The couple was not sitting in my section, and it was not right for me to take another waitress' table. I apologized and told her that the server was rolling silverware. The server was actually smoking a cigarette in the back and chatting with the cook, but rolling silverware sounded better.
Another five minutes passed, and the couple still had no server. With another apology, I went ahead and took their order. The woman barked each detail of the order and asked if she could have hot chocolate. With yet another apology, I had to tell her we did not serve hot chocolate. With that, the woman stood, said something under her breath that I was glad I did not hear and left the restaurant.
Her husband, who had been reading the paper the whole time, did not leave. Apparently used to this sort of behavior, he ate his meal and left me a $7 tip for a meal that was only about $14. I didn't expect to get a tip, much less one for 50 percent of the bill. Was it good service or just guilt? Seeing as how they were waiting 20 minutes to be served, I am sure it was not the former. According to an article from National Public Radio's Money Talk blog, I could be right.
According to the blog, a leading theory on tipping suggests that it is a social pressure. It says that how big a tip is rarely has to do with good service, but rather on extraneous factors like the weather or the restaurant's lighting.
Michael Lynn, associate professor of consumer behavior in Cornell University's School of Hotel Administration, also says that tips are loosely based on customer satisfaction with the waiter. However, non-verbal communication such as lightly touching the customer or crouching next to the table substantially increases tips. Lynn says the study of tipping in restaurants is interesting because it is not usually required. Some restaurants force customers to pay a gratuity, regardless of how good or bad the service was.
In 2009, two students in Bethlehem, Pa. were arrested for refusing to pay a $16.35 gratuity. They refused to pay because they felt they received sub-par service. According to the students, they waited for over an hour for the wings and salad they ordered.
The students should not have gone the way of Mr. Pink in the film "Reservoir Dogs" and not tipped. If food takes too long to get to the table, it is usually the cook's fault. If it is cold when it gets there, it is usually the waiter's fault. A lousy tip for poor service is better than no tip. I do not think people leave tips out of guilt. They do so because they do not want bad service when returning to the restaurant.

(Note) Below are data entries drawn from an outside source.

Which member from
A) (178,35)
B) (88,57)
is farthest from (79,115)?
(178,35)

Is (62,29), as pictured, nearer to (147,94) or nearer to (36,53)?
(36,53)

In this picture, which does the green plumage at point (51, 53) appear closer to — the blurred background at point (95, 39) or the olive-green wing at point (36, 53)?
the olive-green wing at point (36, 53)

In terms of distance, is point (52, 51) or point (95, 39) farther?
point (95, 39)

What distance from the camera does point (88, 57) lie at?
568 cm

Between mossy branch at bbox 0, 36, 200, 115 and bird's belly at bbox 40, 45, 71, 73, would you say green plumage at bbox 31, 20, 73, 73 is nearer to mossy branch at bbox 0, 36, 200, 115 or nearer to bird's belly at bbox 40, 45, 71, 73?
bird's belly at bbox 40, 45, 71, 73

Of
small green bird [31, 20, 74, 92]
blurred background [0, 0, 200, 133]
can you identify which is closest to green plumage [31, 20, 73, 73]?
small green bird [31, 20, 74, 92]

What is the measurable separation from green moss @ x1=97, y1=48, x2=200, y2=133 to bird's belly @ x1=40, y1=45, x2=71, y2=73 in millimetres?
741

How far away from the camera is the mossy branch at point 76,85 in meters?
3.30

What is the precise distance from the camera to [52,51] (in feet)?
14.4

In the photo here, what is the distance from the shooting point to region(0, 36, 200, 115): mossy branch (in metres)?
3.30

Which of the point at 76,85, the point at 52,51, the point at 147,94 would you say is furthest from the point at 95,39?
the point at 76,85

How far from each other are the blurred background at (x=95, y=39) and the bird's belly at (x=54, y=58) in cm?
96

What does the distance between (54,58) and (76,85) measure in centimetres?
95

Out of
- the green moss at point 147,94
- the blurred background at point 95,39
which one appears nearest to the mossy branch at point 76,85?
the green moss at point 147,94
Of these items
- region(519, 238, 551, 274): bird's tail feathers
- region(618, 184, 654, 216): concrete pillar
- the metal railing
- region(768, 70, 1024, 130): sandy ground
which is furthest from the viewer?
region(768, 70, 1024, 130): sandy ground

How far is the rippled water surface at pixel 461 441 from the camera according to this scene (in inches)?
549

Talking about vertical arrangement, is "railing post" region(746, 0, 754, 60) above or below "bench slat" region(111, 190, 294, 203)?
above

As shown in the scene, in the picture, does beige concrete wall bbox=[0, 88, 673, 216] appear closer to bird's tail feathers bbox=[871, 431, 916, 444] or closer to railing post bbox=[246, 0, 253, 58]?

I always tip because I feel like the waiter or waitress knows I am a college student and gives me mediocre service because he or she thinks college students do not tip. With my 20 percent tips, I feel like I am changing waiters' and waitresses' perception of college students. But, of course, that is not going to happen.
I will not ever be sure why I got such a large tip from that couple. They might have felt guilty giving it, but I certainly did not feel guilty receiving it.